#### ENTRIES PROVIDED:

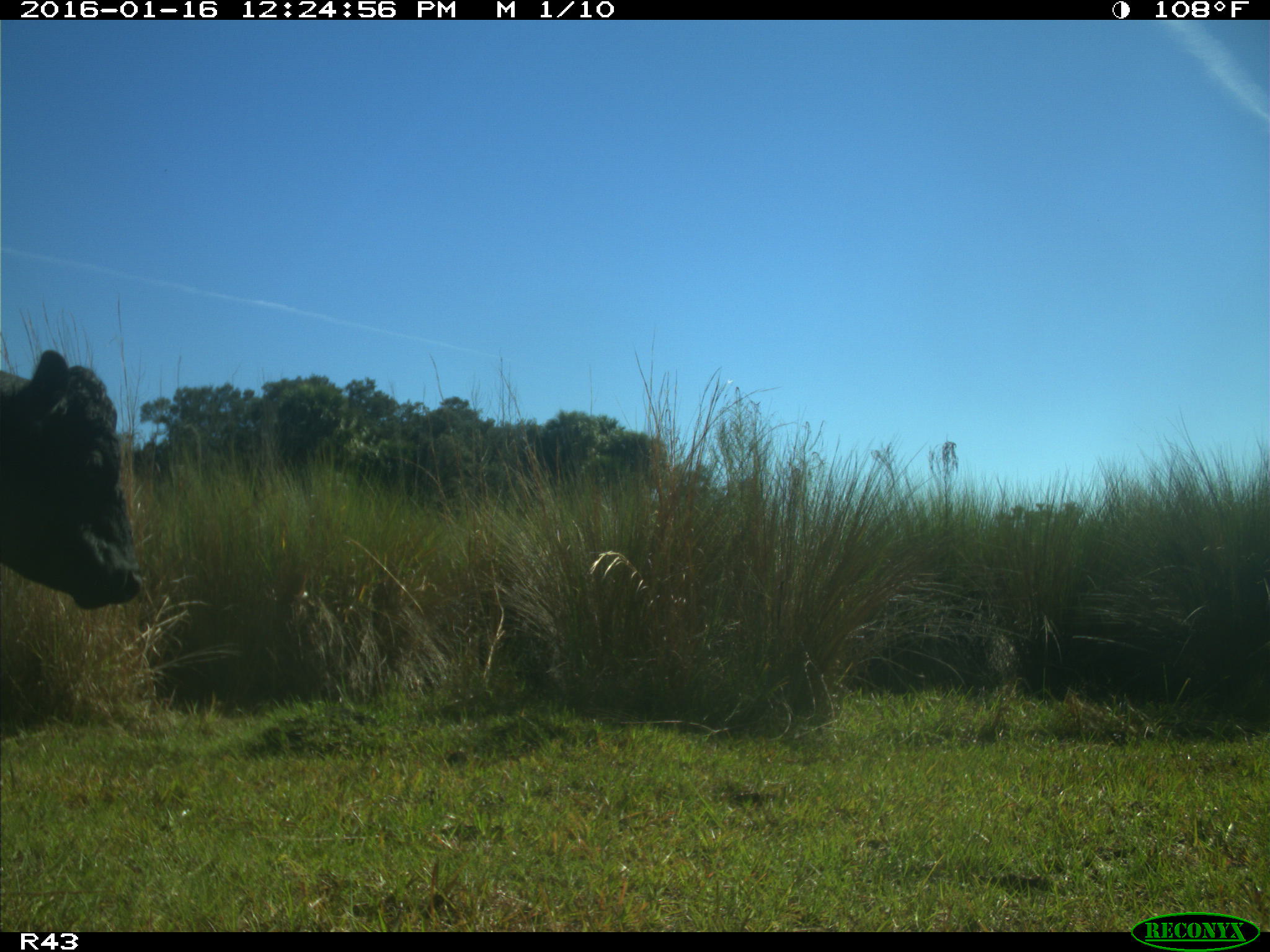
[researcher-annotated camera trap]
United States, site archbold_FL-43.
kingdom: Animalia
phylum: Chordata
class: Mammalia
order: Artiodactyla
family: Bovidae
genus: Bos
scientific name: Bos taurus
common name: domestic cow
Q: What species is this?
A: Bos taurus (domestic cow).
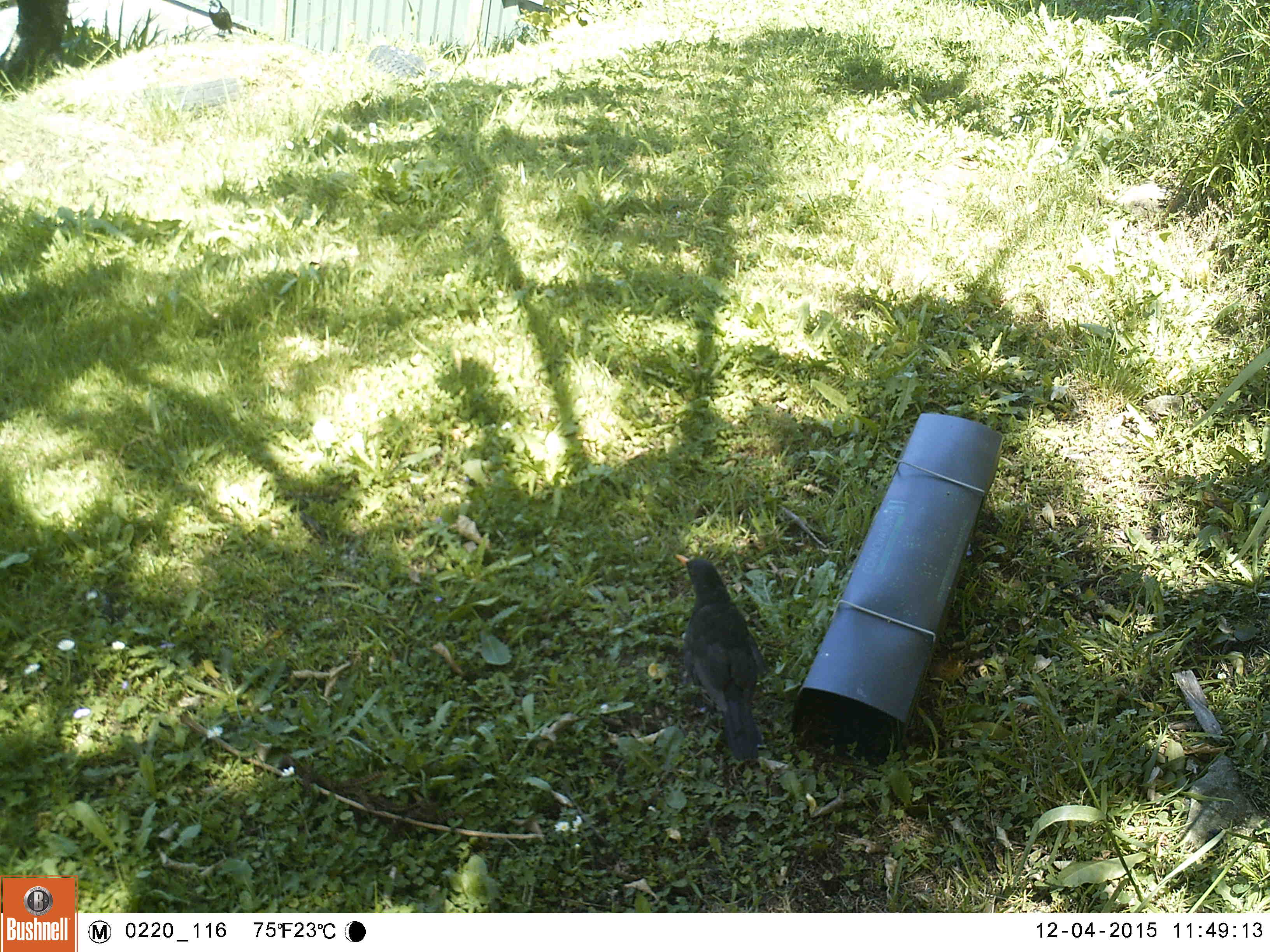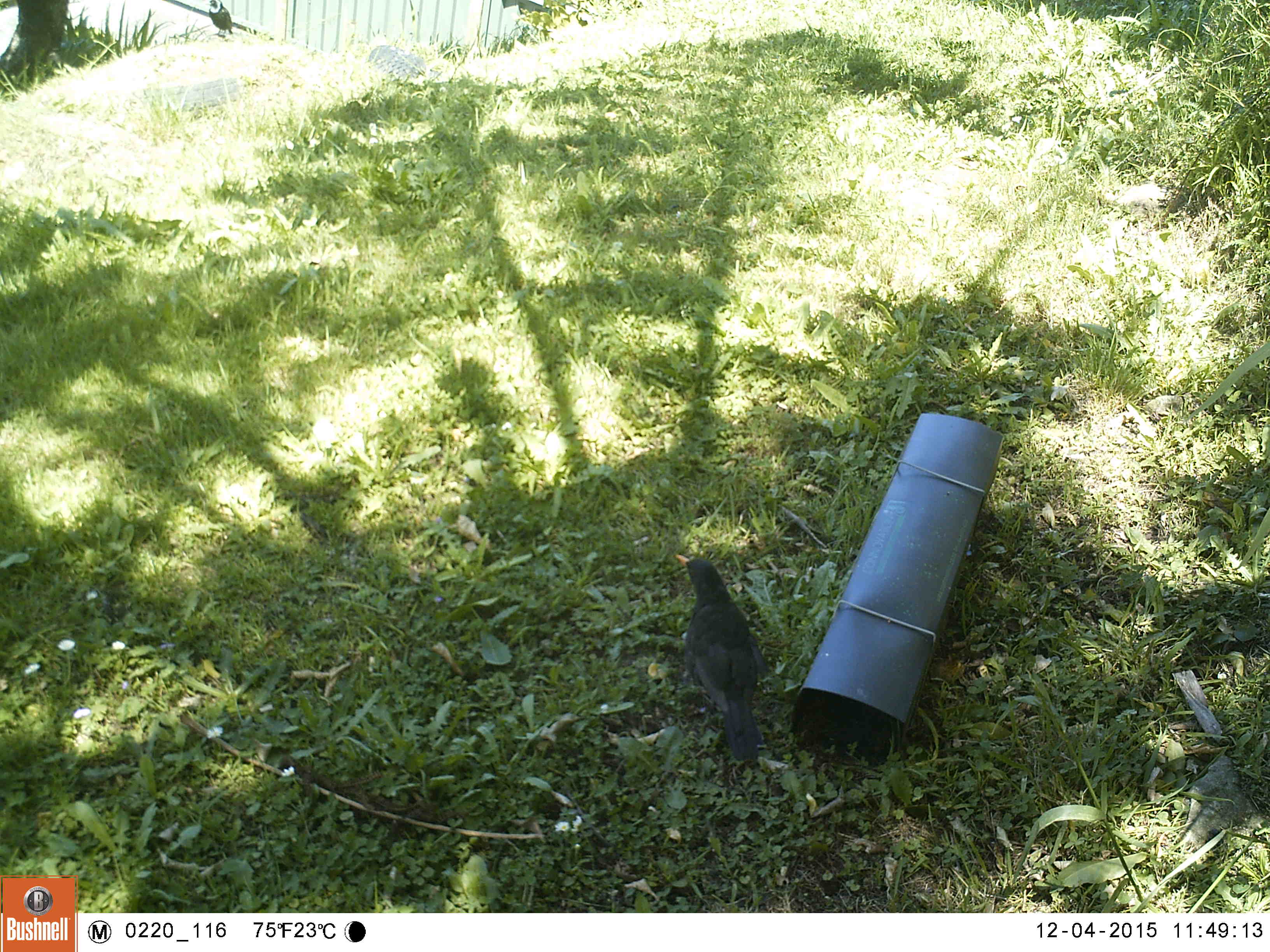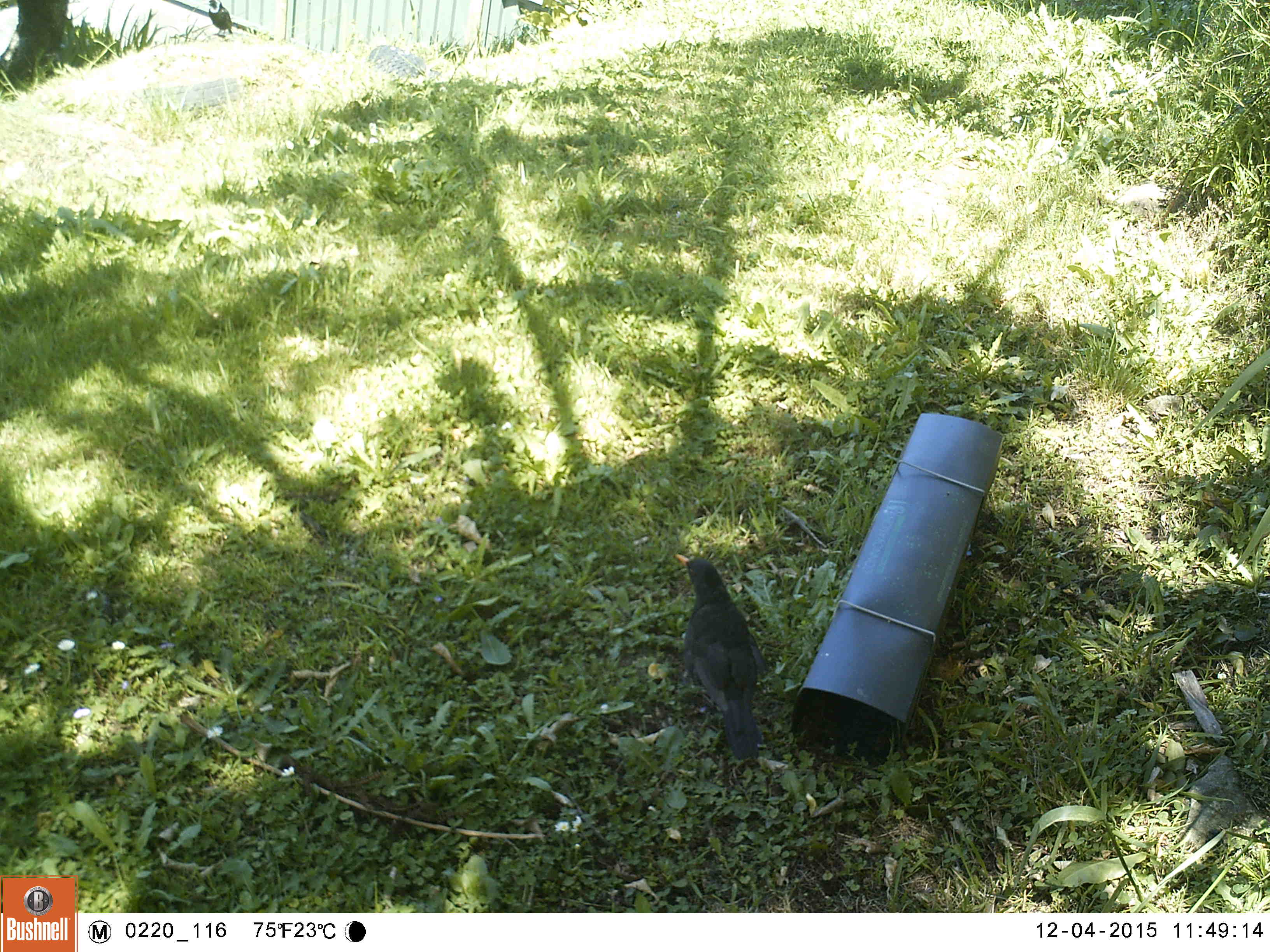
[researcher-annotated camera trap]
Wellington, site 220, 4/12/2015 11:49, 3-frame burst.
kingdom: Animalia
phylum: Chordata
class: Aves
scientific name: Aves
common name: bird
Bird (Aves).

#### WORK REQUIRED:
The entries above must be restated exactly in the answer, and the pictures left out.

#### OUTPUT FOR THIS EXERCISE:
[researcher-annotated camera trap]
United States, site archbold_FL-43.
kingdom: Animalia
phylum: Chordata
class: Mammalia
order: Artiodactyla
family: Bovidae
genus: Bos
scientific name: Bos taurus
common name: domestic cow
Q: What species is this?
A: Bos taurus (domestic cow).
[researcher-annotated camera trap]
Wellington, site 220, 4/12/2015 11:49, 3-frame burst.
kingdom: Animalia
phylum: Chordata
class: Aves
scientific name: Aves
common name: bird
Bird (Aves).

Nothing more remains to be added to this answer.